Pull out of the data below the stretch of lines bounded by the one containing "Mairi Mackinnon : Satulinnan" and the one containing "lampa lewa przód", both bounds included, unchanged.

DATASET CONTENT:

=-=-=-=-=

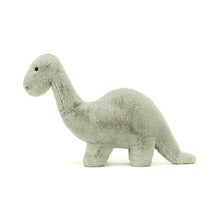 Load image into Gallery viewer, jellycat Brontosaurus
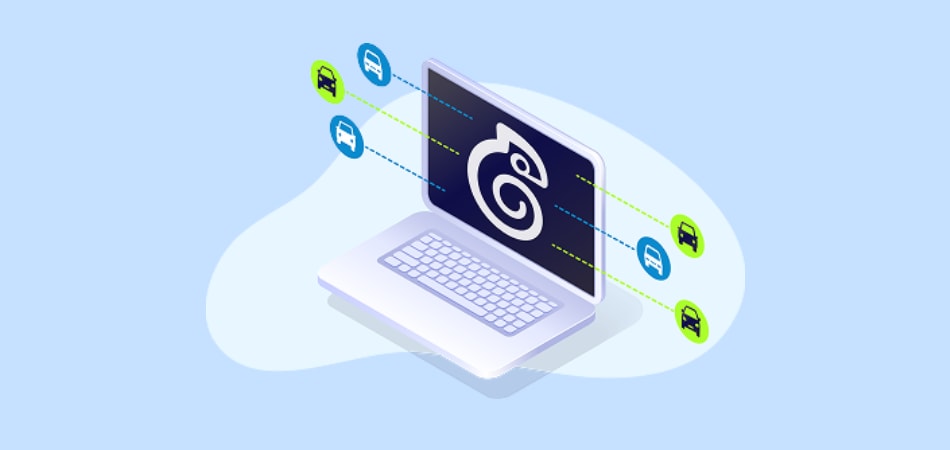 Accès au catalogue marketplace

=-=-=-=-=

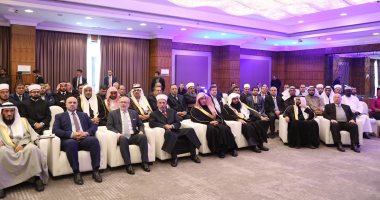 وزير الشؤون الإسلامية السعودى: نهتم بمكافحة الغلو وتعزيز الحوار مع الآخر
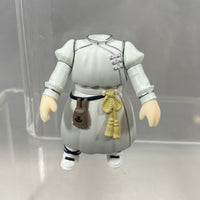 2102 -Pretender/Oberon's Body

=-=-=-=-=

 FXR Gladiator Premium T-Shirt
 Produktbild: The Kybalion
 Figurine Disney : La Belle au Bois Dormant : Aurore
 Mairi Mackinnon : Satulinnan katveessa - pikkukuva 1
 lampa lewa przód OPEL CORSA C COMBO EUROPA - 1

=-=-=-=-=

EXERCISE SOLUTION:
 Mairi Mackinnon : Satulinnan katveessa - pikkukuva 1
 lampa lewa przód OPEL CORSA C COMBO EUROPA - 1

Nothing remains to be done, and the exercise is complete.